*EXERCISE*: Lay out as a Markdown table with the columns Row and Line only the part of the material that opens with the line containing "In your view, which of" and closes with the line containing "How far from the camera is", both included. Number each line in Row and leave out blank lines.

*Spatial relationship records*:
########

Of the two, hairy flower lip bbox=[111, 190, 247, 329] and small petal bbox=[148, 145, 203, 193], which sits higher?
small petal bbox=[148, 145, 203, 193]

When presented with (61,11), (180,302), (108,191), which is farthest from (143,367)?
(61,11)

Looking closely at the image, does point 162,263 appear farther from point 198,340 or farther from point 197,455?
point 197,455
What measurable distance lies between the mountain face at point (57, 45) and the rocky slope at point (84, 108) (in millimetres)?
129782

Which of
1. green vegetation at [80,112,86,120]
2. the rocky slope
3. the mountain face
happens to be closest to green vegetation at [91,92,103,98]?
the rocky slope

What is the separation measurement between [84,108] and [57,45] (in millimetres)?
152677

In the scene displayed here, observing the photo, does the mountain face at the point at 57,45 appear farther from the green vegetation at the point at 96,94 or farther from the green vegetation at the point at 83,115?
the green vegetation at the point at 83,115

########

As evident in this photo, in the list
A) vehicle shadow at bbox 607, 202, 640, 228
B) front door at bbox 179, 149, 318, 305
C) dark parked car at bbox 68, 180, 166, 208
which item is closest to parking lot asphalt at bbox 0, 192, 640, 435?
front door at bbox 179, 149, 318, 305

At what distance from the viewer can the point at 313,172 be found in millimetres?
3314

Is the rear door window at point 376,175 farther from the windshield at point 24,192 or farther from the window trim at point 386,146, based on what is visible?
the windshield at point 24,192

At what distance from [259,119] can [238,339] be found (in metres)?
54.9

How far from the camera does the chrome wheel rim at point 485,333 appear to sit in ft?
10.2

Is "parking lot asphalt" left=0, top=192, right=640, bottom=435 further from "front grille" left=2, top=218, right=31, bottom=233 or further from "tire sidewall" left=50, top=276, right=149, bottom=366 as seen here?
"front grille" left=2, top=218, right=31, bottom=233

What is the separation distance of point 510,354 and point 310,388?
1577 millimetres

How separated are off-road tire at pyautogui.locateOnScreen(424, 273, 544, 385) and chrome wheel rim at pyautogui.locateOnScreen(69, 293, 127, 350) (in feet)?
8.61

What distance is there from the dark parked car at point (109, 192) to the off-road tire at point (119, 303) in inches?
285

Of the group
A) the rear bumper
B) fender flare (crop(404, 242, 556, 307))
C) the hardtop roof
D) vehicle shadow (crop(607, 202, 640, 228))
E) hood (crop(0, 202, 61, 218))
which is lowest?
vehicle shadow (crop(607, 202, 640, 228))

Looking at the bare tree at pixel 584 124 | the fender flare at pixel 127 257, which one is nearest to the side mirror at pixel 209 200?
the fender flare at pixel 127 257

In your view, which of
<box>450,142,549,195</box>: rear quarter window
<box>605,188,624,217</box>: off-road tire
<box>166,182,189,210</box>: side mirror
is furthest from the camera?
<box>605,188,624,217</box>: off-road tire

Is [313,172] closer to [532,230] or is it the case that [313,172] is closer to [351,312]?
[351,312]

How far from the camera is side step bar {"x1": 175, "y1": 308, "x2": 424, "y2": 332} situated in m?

########

*RESPONSE*:
| Row | Line |
|---|---|
| 1 | In your view, which of |
| 2 | <box>450,142,549,195</box>: rear quarter window |
| 3 | <box>605,188,624,217</box>: off-road tire |
| 4 | <box>166,182,189,210</box>: side mirror |
| 5 | is furthest from the camera? |
| 6 | <box>605,188,624,217</box>: off-road tire |
| 7 | Is [313,172] closer to [532,230] or is it the case that [313,172] is closer to [351,312]? |
| 8 | [351,312] |
| 9 | How far from the camera is side step bar {"x1": 175, "y1": 308, "x2": 424, "y2": 332} situated in m? |